Souple et imprimable, l'électronique de demain s'imagine à Bordeaux
Hélène Lerivrain
Hélène Lerivrain
"Aujourd'hui est un jour de rêve." C'est avec une émotion non dissimulée que Georges Hadziioannou, professeur de chimie à l'université de Bordeaux, a inauguré lundi la plateforme qu'il a lui-même imaginée il y a 8 ans : la plateforme Elorprinttec, labellisée dans le cadre du programme d'investissements d'avenir et coordonnée par l'Université de Bordeaux. Elle est opérationnelle depuis septembre 2016. Actuellement, 4 à 6 personnes y travaillent quotidiennement mais la capacité d'accueil s'élève à 40 utilisateurs.
Située à Talence sur le campus de l'université de Bordeaux, Elorprinttec est une plateforme de 1.200 m2 dont 800 m2 de salle blanche ISO6. En alliant les compétences actuelles en électronique, en nanotechnologies, en nanosciences et en synthèses de matériaux, Elorprinttec permet de créer de toutes pièces des matériaux, des dispositifs et des systèmes électroniques organiques flexibles et imprimables. On ne parle plus d'électronique classique à base de silicium mais d'électronique organique à base de carbone. C'est moins cher et plus léger, plus souple, imprimable et les propriétés sont nouvelles. Ces matériaux peuvent devenir émetteurs de lumière, être implantés dans le corps humain ou liés à l'environnement. Cette plateforme de recherche va permettre de construire des objets connectés et ainsi répondre aux défis de nombreux secteurs tels que l'énergie, l'environnement, le numérique et la santé.

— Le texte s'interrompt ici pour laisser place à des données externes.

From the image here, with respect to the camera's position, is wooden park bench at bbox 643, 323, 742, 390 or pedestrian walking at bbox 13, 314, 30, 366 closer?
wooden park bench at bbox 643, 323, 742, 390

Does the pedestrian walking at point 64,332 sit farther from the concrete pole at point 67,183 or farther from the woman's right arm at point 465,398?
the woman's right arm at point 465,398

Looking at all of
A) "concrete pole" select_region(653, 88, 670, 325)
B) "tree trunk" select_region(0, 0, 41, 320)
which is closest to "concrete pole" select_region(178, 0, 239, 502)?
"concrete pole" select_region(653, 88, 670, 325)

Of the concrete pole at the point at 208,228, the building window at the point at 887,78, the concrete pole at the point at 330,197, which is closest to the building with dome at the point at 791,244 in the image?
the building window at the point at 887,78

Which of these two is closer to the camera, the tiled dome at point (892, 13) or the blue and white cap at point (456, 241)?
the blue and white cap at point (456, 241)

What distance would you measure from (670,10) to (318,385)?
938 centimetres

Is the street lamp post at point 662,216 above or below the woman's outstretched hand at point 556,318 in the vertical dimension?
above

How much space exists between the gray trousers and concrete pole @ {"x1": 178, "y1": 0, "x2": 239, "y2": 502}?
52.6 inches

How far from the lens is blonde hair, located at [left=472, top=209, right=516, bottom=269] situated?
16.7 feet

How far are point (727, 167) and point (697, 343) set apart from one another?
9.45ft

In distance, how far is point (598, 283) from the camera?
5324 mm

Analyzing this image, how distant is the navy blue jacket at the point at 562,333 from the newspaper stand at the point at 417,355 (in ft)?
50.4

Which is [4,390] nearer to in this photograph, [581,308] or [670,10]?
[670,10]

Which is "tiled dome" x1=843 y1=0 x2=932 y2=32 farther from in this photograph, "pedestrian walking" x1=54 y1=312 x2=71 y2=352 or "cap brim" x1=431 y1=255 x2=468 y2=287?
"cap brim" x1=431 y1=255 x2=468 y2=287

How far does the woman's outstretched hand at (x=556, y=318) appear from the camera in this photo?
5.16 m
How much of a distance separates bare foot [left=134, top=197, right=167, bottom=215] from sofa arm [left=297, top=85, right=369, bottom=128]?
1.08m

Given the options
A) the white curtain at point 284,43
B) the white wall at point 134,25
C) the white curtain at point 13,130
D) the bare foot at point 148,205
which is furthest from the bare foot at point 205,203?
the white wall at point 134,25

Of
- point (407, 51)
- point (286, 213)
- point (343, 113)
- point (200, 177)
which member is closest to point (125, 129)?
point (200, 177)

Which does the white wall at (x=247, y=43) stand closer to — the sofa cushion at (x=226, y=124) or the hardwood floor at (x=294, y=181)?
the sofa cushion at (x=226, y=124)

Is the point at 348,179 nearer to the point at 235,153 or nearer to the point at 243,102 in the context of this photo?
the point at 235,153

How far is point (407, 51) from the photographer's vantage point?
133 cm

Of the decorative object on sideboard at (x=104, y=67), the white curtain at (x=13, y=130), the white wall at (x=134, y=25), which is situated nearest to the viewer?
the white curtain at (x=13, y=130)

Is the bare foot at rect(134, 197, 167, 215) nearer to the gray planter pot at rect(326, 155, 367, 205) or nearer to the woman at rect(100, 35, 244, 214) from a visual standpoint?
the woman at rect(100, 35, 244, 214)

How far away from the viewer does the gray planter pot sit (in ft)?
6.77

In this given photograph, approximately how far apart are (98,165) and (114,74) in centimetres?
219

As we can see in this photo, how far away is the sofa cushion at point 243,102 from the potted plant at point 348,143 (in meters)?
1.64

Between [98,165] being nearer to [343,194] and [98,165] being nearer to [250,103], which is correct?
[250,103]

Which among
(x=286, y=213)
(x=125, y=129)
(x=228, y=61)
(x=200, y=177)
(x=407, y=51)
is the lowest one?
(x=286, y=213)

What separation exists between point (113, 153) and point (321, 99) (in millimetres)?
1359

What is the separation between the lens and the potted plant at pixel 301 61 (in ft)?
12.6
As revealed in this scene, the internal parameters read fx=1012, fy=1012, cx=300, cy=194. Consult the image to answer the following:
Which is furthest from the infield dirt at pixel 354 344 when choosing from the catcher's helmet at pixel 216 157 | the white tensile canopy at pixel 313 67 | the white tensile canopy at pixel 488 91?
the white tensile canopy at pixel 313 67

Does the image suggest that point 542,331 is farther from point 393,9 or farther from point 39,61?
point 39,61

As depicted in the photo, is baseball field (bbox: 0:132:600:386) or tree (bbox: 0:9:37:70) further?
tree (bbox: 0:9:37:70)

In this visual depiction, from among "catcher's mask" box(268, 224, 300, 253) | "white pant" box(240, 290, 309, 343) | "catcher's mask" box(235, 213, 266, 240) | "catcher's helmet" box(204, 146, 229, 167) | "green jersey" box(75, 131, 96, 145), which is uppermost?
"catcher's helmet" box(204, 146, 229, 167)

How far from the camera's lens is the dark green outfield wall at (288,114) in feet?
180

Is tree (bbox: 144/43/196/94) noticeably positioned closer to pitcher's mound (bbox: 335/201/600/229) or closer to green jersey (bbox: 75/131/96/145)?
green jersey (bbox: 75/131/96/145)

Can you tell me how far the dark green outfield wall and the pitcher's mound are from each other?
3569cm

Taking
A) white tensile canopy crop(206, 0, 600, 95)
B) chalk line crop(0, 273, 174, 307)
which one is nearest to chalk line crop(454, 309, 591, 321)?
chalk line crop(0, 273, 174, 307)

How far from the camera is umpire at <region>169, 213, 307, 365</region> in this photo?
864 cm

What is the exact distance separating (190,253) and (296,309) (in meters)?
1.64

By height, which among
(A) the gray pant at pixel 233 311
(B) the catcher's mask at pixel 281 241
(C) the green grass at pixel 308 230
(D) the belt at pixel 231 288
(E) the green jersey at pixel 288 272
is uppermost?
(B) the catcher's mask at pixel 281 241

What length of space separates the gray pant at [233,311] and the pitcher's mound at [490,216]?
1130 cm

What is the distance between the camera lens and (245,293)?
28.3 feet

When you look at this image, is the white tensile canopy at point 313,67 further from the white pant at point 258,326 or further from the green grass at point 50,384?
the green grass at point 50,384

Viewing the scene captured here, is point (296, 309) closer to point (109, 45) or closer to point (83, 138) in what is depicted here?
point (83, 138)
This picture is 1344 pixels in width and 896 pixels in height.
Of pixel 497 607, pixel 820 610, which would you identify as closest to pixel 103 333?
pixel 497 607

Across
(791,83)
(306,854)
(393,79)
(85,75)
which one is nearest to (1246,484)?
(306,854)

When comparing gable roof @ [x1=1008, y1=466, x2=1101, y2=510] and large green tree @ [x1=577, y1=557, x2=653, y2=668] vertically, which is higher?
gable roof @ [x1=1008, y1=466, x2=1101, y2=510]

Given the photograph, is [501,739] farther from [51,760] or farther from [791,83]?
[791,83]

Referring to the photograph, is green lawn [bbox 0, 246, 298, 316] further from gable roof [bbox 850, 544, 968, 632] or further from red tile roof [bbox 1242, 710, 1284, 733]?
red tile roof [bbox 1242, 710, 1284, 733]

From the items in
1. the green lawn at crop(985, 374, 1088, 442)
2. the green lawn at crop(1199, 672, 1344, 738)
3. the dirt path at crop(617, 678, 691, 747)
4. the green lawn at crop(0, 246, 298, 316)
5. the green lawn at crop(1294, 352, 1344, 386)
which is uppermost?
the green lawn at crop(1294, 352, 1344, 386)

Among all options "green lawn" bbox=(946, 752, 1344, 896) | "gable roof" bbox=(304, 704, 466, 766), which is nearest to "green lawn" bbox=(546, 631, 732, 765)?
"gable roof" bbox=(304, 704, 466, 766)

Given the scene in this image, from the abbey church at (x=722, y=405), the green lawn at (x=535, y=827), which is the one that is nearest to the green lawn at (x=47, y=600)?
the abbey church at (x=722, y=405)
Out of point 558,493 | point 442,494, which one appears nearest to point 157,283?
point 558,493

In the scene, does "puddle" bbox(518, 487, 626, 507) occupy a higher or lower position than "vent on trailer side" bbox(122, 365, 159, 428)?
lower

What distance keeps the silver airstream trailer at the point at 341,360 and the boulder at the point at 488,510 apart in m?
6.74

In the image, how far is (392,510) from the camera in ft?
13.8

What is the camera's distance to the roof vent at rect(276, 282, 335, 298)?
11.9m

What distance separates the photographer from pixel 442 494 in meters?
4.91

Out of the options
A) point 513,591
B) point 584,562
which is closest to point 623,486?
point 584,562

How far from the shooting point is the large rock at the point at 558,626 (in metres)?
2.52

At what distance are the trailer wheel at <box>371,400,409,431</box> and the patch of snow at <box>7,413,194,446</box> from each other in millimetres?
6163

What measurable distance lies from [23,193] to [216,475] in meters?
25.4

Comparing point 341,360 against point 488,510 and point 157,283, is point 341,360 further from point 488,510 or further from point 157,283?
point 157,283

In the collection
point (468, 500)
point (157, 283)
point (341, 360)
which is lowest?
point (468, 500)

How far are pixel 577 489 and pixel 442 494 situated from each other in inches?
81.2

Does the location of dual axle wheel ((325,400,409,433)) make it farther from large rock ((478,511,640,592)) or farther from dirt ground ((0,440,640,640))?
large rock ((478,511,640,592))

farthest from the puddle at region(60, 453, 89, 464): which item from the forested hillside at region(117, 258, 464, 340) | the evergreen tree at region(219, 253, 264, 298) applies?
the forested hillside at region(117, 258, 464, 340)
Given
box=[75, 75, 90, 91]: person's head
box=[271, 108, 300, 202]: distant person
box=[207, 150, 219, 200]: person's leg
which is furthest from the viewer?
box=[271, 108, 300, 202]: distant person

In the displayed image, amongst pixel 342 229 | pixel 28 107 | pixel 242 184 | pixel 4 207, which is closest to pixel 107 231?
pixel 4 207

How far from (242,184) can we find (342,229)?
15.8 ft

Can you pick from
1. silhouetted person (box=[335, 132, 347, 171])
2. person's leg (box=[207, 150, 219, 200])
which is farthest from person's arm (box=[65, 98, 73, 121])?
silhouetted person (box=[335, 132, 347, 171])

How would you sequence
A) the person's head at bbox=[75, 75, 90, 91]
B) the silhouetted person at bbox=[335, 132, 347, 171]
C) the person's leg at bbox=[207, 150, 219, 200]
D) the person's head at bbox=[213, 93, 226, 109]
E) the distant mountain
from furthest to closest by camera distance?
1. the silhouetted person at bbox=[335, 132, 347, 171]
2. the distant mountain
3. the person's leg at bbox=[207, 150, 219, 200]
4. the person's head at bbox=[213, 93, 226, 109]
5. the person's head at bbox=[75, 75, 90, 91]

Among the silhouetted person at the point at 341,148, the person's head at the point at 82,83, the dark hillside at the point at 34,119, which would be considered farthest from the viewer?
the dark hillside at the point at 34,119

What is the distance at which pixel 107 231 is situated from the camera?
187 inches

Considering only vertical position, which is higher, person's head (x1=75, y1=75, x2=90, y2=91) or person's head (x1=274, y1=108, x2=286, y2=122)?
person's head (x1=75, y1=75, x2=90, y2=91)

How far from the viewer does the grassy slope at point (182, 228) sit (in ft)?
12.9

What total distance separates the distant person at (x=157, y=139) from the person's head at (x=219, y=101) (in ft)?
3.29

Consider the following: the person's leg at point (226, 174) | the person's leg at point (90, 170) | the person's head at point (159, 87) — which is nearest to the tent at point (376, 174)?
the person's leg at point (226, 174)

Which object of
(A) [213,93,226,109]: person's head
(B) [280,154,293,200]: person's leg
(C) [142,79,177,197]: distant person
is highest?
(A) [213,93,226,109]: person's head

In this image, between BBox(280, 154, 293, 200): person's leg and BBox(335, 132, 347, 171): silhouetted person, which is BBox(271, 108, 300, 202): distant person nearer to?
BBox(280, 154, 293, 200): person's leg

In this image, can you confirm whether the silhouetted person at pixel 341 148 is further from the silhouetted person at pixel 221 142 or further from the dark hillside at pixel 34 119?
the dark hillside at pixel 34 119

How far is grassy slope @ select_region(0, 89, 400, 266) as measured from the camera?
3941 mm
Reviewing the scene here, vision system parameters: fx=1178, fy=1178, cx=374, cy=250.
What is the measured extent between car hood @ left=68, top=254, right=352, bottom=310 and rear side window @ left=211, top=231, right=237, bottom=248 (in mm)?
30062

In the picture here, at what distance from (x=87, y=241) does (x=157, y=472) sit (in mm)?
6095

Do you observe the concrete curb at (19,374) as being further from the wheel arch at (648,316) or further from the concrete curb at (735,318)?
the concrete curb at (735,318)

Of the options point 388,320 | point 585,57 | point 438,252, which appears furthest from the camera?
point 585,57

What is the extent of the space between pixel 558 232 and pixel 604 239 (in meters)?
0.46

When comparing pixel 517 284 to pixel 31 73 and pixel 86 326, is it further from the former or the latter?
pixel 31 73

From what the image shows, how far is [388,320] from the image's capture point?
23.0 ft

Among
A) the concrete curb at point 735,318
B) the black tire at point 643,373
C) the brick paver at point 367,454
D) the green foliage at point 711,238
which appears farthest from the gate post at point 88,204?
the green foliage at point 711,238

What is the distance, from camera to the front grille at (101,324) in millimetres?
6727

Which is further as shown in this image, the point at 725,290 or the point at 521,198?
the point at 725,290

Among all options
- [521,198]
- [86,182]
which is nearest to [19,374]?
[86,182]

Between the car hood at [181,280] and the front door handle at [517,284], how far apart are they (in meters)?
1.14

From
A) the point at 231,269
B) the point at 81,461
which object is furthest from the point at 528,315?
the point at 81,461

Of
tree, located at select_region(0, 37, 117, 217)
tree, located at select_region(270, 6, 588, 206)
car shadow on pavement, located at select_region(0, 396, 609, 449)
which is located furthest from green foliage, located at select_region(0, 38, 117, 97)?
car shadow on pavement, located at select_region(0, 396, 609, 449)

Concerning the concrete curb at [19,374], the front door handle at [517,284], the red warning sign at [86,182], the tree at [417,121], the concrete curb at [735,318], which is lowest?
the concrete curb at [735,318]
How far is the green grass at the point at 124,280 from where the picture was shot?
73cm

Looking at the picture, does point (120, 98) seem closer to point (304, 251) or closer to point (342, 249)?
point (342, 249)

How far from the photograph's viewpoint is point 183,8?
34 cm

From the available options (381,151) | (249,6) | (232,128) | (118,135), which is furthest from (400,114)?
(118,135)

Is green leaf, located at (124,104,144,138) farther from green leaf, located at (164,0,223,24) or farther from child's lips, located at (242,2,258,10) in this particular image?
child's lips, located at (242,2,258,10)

Le marché à l'horizon 2027 est estimé à 240 milliards d'euros.
Elorprinttec est un projet emblématique pour l'établissement, Bordeaux INP. Mais elle présente surtout l'avantage d'associer à la fois les milieux académique et industriel. Manuel Tunon de Lara, président de l'université de Bordeaux, insiste sur l'importance de mettre en place un nouveau modèle d'université. Le président de la Région Nouvelle-Aquitaine Alain Rousset rebondit :
Même discours du côté de Pierre Dartout, préfet de Région, qui insiste sur l'importance de consolider les liens entre les organismes de recherche et les entreprises.
La réalisation de la platerforme Elorprinttec a bénéficié du co-financement de l'Etat (10 millions d'euros), de la Région Nouvelle-Aquitaine (1,75 M€) et du Feder (1,4 M€). L'université de Bordeaux, le CNRS et la société Arkema apportent de leur côté un soutien en ressources humaines.
Alain Ricros de la société I2S, basée à Pessac, a d'ores et déjà manifesté son intérêt, de même qu'Isorg à Grenoble. Cette nouvelle plateforme est également ouverte aux formations de masters et aux écoles d'ingénieurs mais également à la formation continue. "Il y a moyen de faire des Prix Nobel", n'ont cessé de répéter, sourire aux lèvres, les différents acteurs. Les ambitions sont claires.